Importance et utilisations possibles
Les bactéries nitrifiantes dans le sol fournissent de l’azote utilisable pour les plantes et sont une partie cruciale du cycle de l’azote – sans elles, les plantes et les animaux ne pourraient pas exister. Il est très possible que les premières formes de vie aient utilisé la chimiosynthèse pour créer des composés organiques à partir de composés inorganiques, et ces processus peuvent donc être responsables de l’établissement de la vie sur Terre. Les scientifiques ont suggéré un certain nombre de façons dont les chimautotrophes pourraient être utilisés à bon escient. Par exemple, ils pourraient être utilisés pour produire du méthane comme carburant. Étant donné que bon nombre de ces organismes vivent de produits chimiques toxiques pour l’homme et libèrent des sous-produits inoffensifs, ils pourraient également être utilisés pour détoxifier certains types de déchets toxiques.

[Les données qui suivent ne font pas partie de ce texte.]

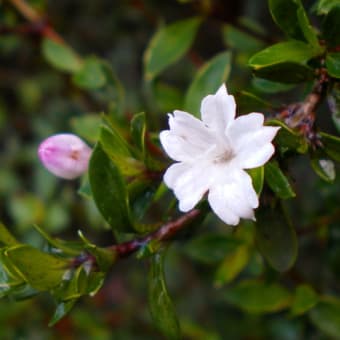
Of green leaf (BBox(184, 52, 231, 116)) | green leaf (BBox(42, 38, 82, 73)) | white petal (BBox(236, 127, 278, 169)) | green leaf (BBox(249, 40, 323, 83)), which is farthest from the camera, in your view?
green leaf (BBox(42, 38, 82, 73))

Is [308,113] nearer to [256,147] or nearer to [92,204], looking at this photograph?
[256,147]

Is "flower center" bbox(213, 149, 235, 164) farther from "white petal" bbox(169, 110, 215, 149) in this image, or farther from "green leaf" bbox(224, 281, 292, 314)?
"green leaf" bbox(224, 281, 292, 314)

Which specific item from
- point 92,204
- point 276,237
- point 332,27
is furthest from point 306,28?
point 92,204

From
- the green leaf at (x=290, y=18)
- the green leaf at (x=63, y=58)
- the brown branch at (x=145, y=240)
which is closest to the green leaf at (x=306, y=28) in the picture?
the green leaf at (x=290, y=18)

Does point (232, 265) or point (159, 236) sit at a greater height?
point (159, 236)

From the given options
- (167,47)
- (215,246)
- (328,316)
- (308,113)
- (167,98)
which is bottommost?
(328,316)

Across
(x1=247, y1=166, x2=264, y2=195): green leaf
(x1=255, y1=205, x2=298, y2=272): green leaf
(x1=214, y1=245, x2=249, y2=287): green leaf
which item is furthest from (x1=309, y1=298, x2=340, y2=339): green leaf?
(x1=247, y1=166, x2=264, y2=195): green leaf

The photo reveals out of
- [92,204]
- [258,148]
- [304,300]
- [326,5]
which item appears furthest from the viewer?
[92,204]
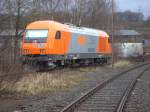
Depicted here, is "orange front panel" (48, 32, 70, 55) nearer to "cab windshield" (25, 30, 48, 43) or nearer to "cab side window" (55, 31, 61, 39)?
"cab side window" (55, 31, 61, 39)

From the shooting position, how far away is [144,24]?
600ft

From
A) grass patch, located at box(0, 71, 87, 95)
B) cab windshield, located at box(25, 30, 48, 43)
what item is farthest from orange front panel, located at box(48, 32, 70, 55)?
grass patch, located at box(0, 71, 87, 95)

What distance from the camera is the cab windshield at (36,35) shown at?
31438mm

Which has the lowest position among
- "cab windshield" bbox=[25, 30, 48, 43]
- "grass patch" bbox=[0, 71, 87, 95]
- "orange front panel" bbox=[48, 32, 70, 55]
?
"grass patch" bbox=[0, 71, 87, 95]

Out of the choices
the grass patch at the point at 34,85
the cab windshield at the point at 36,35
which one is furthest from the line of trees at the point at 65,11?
the grass patch at the point at 34,85

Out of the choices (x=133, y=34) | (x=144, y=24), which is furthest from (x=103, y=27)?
(x=144, y=24)

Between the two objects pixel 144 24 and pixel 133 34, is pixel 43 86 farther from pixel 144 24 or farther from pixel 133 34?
pixel 144 24

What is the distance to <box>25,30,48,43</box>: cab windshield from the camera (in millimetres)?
31438

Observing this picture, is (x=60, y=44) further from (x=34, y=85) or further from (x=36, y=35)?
(x=34, y=85)

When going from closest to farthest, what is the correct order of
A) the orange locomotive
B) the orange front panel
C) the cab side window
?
the orange locomotive → the orange front panel → the cab side window

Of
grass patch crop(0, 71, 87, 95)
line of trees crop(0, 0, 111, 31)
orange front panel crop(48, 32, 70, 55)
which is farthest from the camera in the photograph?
line of trees crop(0, 0, 111, 31)

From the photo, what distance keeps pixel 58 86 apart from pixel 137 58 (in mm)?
53987

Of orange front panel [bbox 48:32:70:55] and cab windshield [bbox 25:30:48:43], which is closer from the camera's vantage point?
orange front panel [bbox 48:32:70:55]

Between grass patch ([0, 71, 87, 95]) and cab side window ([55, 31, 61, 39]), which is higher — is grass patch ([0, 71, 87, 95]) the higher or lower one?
the lower one
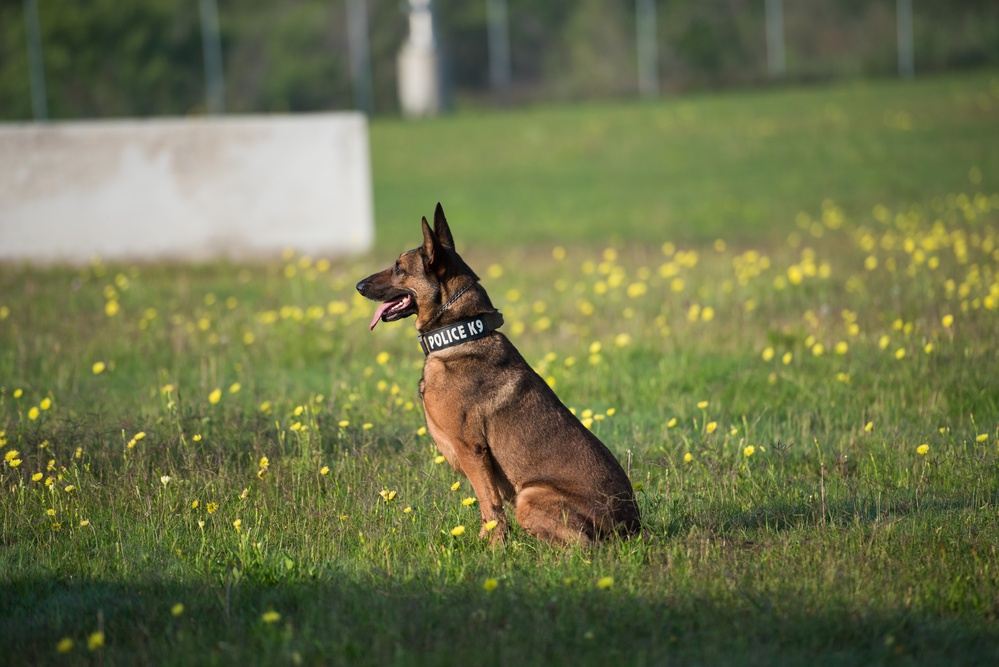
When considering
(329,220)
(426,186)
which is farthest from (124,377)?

Chimiosynthèse et autres planètes
La capacité de certains organismes chimiosynthétiques à prospérer dans des conditions extrêmes a conduit certains scientifiques à suggérer que de telles formes de vie pourraient exister sur d’autres planètes, dans des environnements qui ne conviendraient pas à des types de vie plus familiers. Des expériences suggèrent que certains organismes chimiosynthétiques pourraient survivre et se développer sous la surface de Mars, et il a été supposé que les traces de méthane trouvées dans l’atmosphère martienne pourraient être le résultat de l’activité de micro-organismes méthanogènes. Un autre emplacement possible pour la vie extraterrestre est la lune recouverte de glace de Jupiter, Europe, où l’on pense que de l’eau liquide existe sous la surface.